Thomas Shuldham O'Halloran (25 October 1797 – 16 August 1870) was the first Police Commissioner and first Police Magistrate of South Australia.
O'Halloran was born in Berhampore on 25 October 1797 (now Baharampur) India, the second of eight sons of Major-General Sir Joseph O'Halloran, by his wife, Frances, daughter of Colonel Nicholas Bayly, M.P., and niece of Henry, 1st Earl of Uxbridge. Thomas was a grandson of Irish surgeon Sylvester O'Halloran, and brother to William Littlejohn O'Halloran.
O'Halloran entered the Royal Military College, Sandhurst (or Marlow) in 1808 and at 16 he was commissioned into the 17th Foot and sailed for India. He served in the Nepal war during the years 1814, 1815, and 1816, became lieutenant in June 1817, and served in the Deccan war during that and the following year. On 1 August 1821 he married Miss Anne Goss of Dawlish, Devonshire, who died in 1823 in Calcutta, leaving two children.
In 1822 he exchanged from the 17th to the 44th Regiment, which he joined in Calcutta in January 1823. In 1824 he was ordered with the left wing of the 44th to Chittagong, where he arrived early in June, and was appointed paymaster, quartermaster, and interpreter. On 30 October he was appointed brigade-major to Brigadier-General Dunkin, C.B., who commanded the Sylket division of the army during the Burmese war, and served on his staff until his death in Nov. 1825. He received a medal for war service in India, for Nepal and Ava.
O'Halloran transferred to the 99th Foot as a captain in 1827. He returned to England after twenty years in India in 1834. On 10 July 1834 he married Miss Jane Waring, of Newry, County Down, and retired on half-pay in October of that year. Soon afterwards he transferred to the Coldstream Guards and was on half pay until he transferred again to the 97th Foot in May 1837.

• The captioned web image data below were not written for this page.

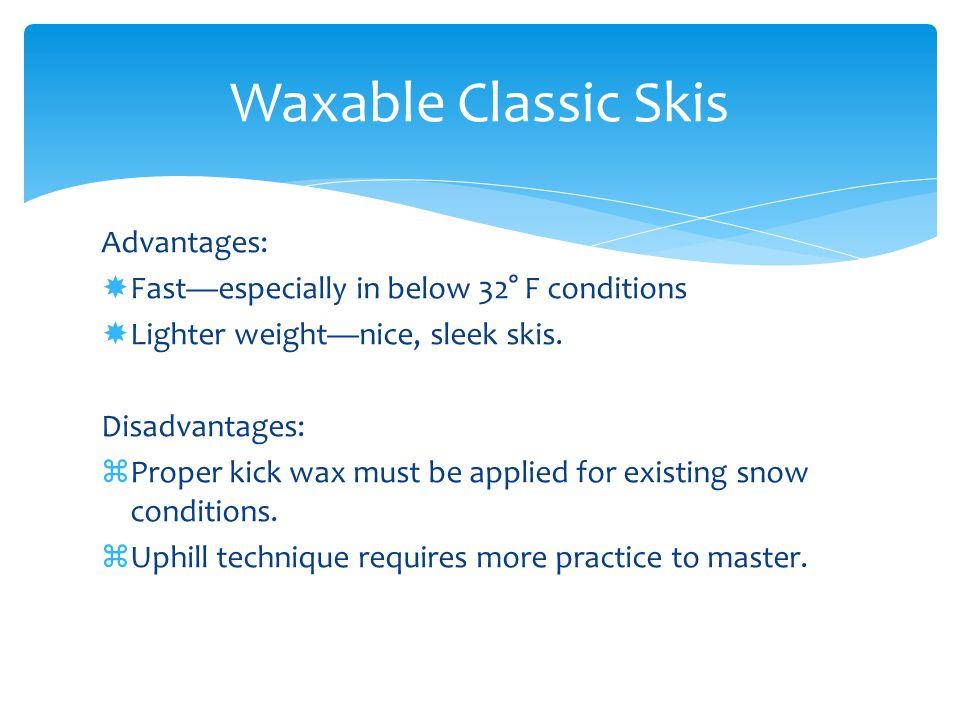 Advantages:  Lighter weight—nice, sleek skis.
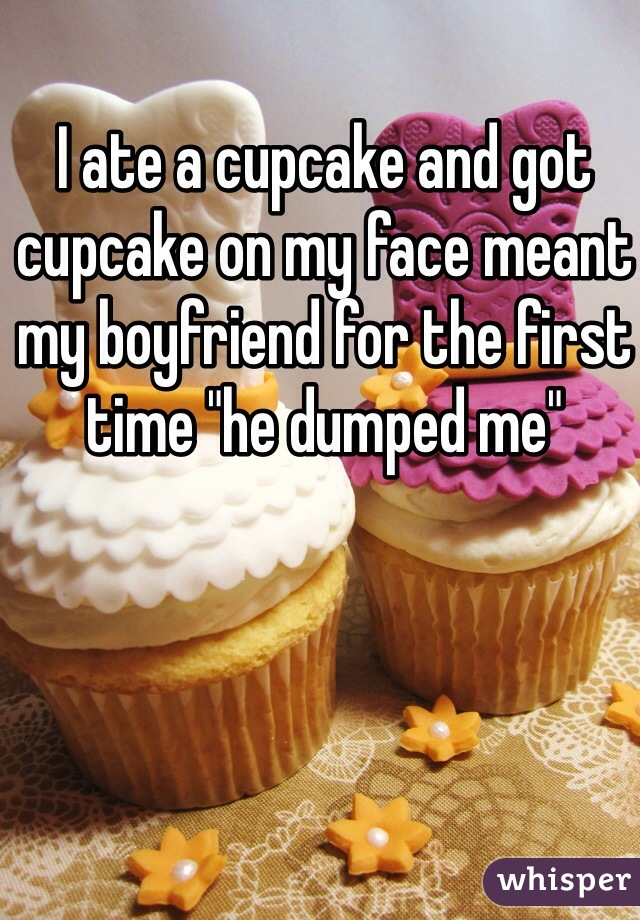 "I ate a cupcake and got cupcake on my face meant my boyfriend for the first time ""he dumped me"""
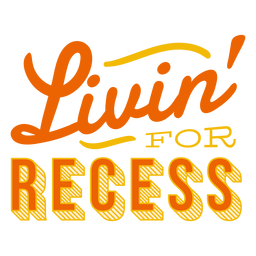 Livin' for recess badge sticker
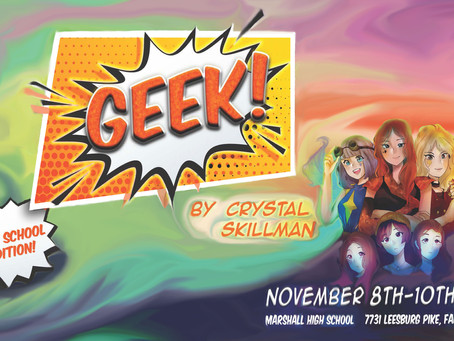 Tickets for Fall Play GEEK! On Sale NOW!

In 1838 O'Halloran retired from the army by the sale of his commission, and sailed for South Australia the same year with his wife Jane O'Halloran, their sons Thomas Joseph Shuldham O'Halloran and George Waring Wright O'Halloran and his daughter Annie Helen Lucy O'Halloran (by his first wife), in the Rajasthan, landing at Glenelg in November 1838. He established a farm, Lizard Lodge in the Adelaide suburb which now bears his name, O'Halloran Hill. He was made a J.P. in 1839. He was gazetted Major- Commandant of the South Australian Militia on 26 February 1840, and on 8 June as Commissioner of Police.
In December 1839 he was appointed by George Gawler as one of four members of a Board of Police Commissioners. Upon the dismissal of the founder and first commander of the police, Superintendent Henry Inman in May 1840, the Board was abolished and O'Halloran was appointed under a new title of Police Commissioner. He retired from Government service in 1843 as a result of his disinclination to serve as both Police Commissioner and Police Magistrate.[1] Upon his retirement he was appointed as a member of the South Australian Legislative Council, retaining the position until February 1851. In March 1857 he was elected as a member of the Legislative Council and served until his resignation in June 1863.[2]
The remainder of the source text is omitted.